In the above method of forming a silicon oxide film, the antioxidant film 22 is formed on the surface of the semiconductor substrate 11 and the sidewall of the groove 12.
By forming the sidewall oxidation prevention film 26 and
The semiconductor substrate 11 is exposed only at the bottom of the. Therefore, by performing the thermal oxidation method, the silicon oxide film 13 is formed only on the bottom of the groove 12. Then, the antioxidant film 22, the sidewall antioxidant film 26, and the pad oxide film 21.
By removing the silicon oxide film 24 and the silicon oxide film 24, only the silicon oxide film 13 is left at the bottom of the groove 12.

[0035]

As described above, according to the present invention,
Since the silicon oxide film formed at the bottom of the groove of the semiconductor substrate is used as a selective growth seed to selectively grow silicon oxide,
Silicon oxide grows only above. Therefore, the inside of the groove can be filled with silicon oxide regardless of the size of the groove. Further, since a complicated process of forming a flattening film and performing an etchback process for flattening the surface of the semiconductor substrate is not required, the manufacturing method is simple.
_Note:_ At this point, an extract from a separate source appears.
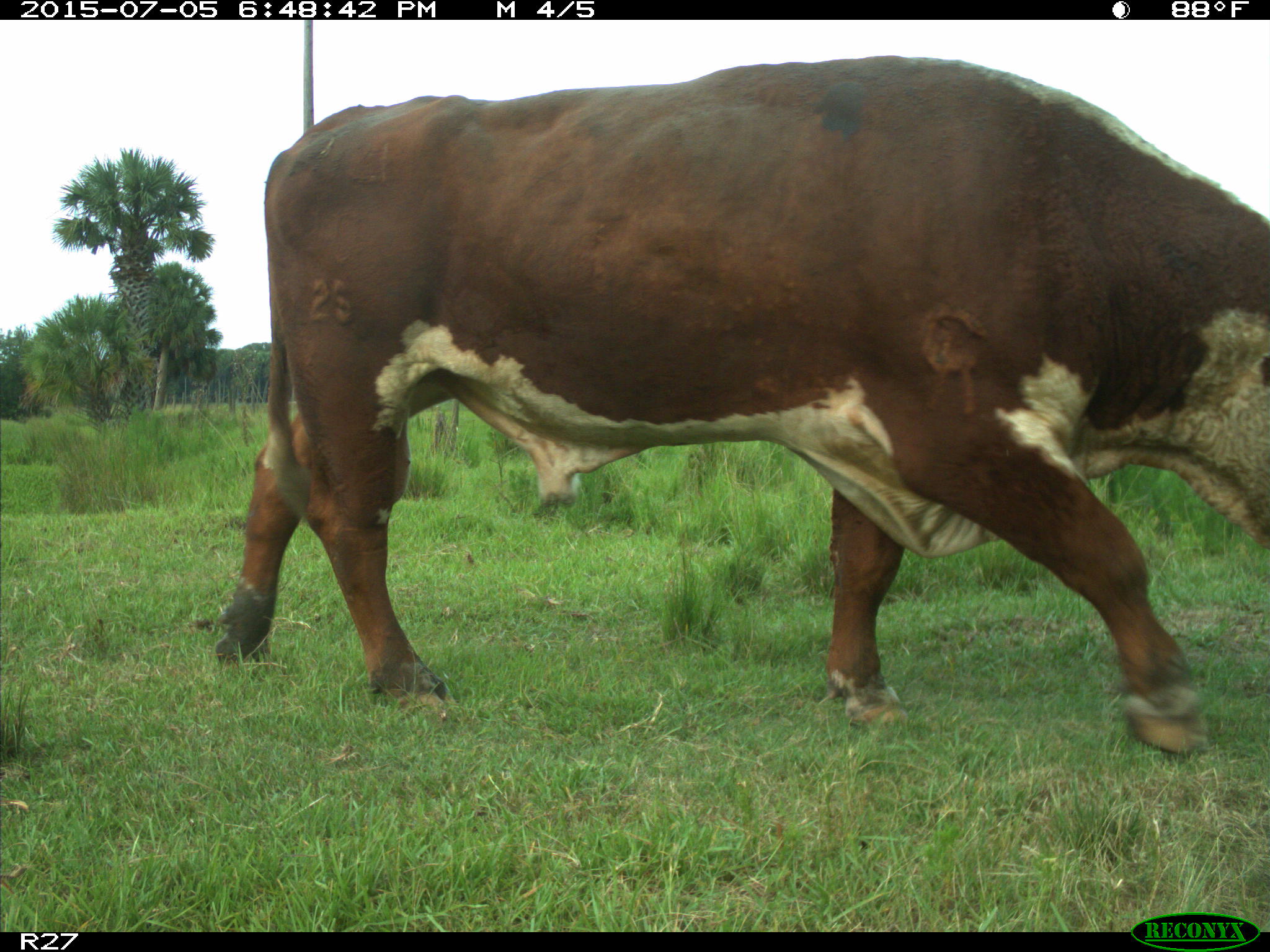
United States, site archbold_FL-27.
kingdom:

Further, since the antioxidant film is formed on the surface of the semiconductor substrate and the sidewall antioxidant film is formed on the sidewall of the groove, it is possible to form the silicon oxide film only on the bottom of the groove by the thermal oxidation method. After that, since the antioxidant film and the sidewall antioxidant film are removed, only the silicon oxide film can be left at the bottom of the groove. Therefore, it is possible to grow silicon oxide in the upper direction of the groove by using the silicon oxide left on the bottom of the groove as a selective growth seed.

[Brief description of drawings]

FIG. 1 is a manufacturing process diagram of an example.

FIG. 2 is a process drawing of forming a silicon oxide film.

[Explanation of symbols]

 11 Semiconductor Base 12 Groove 13 Silicon Oxide Film 14 Silicon Oxide 15 Element Isolation Region 22 Antioxidation Film 26 Sidewall Antioxidation Film

Claims (2)

[Claims] 1. A first step of forming a groove in a semiconductor substrate, a second step of forming a silicon oxide film on the bottom of the groove, and a step of selectively growing silicon oxide on the silicon oxide film. And a third step of forming an element isolation region by burying the groove with the grown silicon oxide. 2. The method for manufacturing an element isolation region according to claim 1, wherein in the first step, an antioxidant film is formed on the surface of the semiconductor substrate, and then a groove is formed in the semiconductor substrate from the antioxidant film. Then, in a second step, a sidewall oxidation prevention film is formed on the sidewall of the groove, and a silicon oxide film is further formed on the bottom of the groove by a thermal oxidation method, and then the sidewall oxidation prevention film is removed. In the third step, a device isolation region is formed by selectively growing silicon oxide on the silicon oxide film and filling the inside of the trench with the grown silicon oxide. Method of manufacturing isolation region.